[Page extract]

US Economic History
Stocks
Bonds
Understanding the Corporation
Pot Luck
100

For 138 years, this has been a stock market index of prominent companies listed on stock exchanges in the United States.

What is the Dow or Dow Jones Industrial Average?

100

It represents a share in the ownership of a company, including a claim on the company's earnings and assets

What is a stock?

100

It is a marketable, fixed-interest U.S. government debt security with a maturity of more than 10 years and which pays periodic interest payments.

What is a US Treasury bond?

100

It is a stock launch in which shares of a company are sold to institutional investors and usually also to retail investors. It is typically underwritten by one or more investment banks, who also arrange for the shares to be listed on one or more stock exchanges

What is an IPO?

[Information provided]
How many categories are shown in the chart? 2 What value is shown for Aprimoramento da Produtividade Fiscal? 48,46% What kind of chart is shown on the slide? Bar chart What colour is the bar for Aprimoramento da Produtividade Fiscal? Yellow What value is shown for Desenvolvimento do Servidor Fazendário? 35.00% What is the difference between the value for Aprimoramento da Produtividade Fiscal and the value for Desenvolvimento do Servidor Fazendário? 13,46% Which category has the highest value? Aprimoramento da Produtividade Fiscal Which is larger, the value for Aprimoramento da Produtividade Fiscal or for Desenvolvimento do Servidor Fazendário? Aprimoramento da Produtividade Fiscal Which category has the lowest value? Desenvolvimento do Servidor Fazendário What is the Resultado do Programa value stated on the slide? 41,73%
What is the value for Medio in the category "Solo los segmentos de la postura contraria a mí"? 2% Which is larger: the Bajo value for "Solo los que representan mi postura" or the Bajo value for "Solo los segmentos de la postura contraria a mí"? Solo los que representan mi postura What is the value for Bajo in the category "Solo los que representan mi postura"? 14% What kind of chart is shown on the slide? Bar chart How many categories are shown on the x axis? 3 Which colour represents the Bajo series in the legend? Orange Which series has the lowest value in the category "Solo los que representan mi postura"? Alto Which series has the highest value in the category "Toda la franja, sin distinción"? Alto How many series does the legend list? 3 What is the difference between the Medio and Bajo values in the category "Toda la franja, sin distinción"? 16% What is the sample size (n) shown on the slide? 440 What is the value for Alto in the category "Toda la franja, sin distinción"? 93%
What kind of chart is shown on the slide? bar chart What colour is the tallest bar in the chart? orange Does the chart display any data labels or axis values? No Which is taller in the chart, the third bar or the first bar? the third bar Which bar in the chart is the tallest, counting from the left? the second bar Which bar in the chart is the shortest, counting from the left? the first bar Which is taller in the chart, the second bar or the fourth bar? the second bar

[Requirement] Reproduce the finance quiz board above in full, word for word.

[Completed exercise]
US Economic History
Stocks
Bonds
Understanding the Corporation
Pot Luck
100

For 138 years, this has been a stock market index of prominent companies listed on stock exchanges in the United States.

What is the Dow or Dow Jones Industrial Average?

100

It represents a share in the ownership of a company, including a claim on the company's earnings and assets

What is a stock?

100

It is a marketable, fixed-interest U.S. government debt security with a maturity of more than 10 years and which pays periodic interest payments.

What is a US Treasury bond?

100

It is a stock launch in which shares of a company are sold to institutional investors and usually also to retail investors. It is typically underwritten by one or more investment banks, who also arrange for the shares to be listed on one or more stock exchanges

What is an IPO?